The Voyager is a frank examination of womanhood, buried under a layer of sugary alt-pop. Lewis is largely known for her songwriting, often about relationships, and this record is no different: She covers topics like late bloomers, “When I turned 16, I was furious and restless,” troubled romances, “I told you I cheated and you punched through the drywall,” and marriage, “I could love you forever. I could love you until all the Polaroids fade.”

Lewis’s music video for the album’s first single, “Just One of the Guys,” is a star-studded affair, featuring her friends Anne Hathaway and Kristen Stewart all dolled up—but as men. The song is a partly a meditation on ticking clocks (“When I look at myself, all I can see/I’m just another lady without a baby.”) Lewis tells me her lyrics speak for themselves and there is, “that lady pressure, as you called it, that is just biological in some ways.” She adds that, “Despite hanging out with dudes for my entire life and trying to fit in, ultimately, I’m a woman, and I’m becoming more comfortable with that the older I get.” She adds, “I’ve fought to be where I am today, and I’m absolutely a feminist.”

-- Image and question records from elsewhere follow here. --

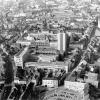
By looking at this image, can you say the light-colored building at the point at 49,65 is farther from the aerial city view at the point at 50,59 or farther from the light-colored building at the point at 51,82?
the light-colored building at the point at 51,82

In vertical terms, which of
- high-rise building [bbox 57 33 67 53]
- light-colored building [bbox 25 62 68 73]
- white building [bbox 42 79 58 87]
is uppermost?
high-rise building [bbox 57 33 67 53]

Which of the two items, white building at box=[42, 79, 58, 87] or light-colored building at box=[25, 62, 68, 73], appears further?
light-colored building at box=[25, 62, 68, 73]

Lewis wrote the album, her first solo record since 2008, while struggling with a two-year bout of insomnia that she says almost took her out of the game. “I became an asshole,” she jokes. While sleepless nights didn’t really help her creativity, they did prompt her to watch a lot of late-night boxing and Cosmos, the television series by Carl Sagan, which became inspiration for her album. “I would watch that over and over and some that imagery really made it into the songs,” she says. Which isn’t to say that the title track is “a science fiction song.” Instead, it’s more about personal voyages. As she sings, “Nothing lasts forever when you travel time/ I’ve been sipping that Kool-Aid of the cosmos.”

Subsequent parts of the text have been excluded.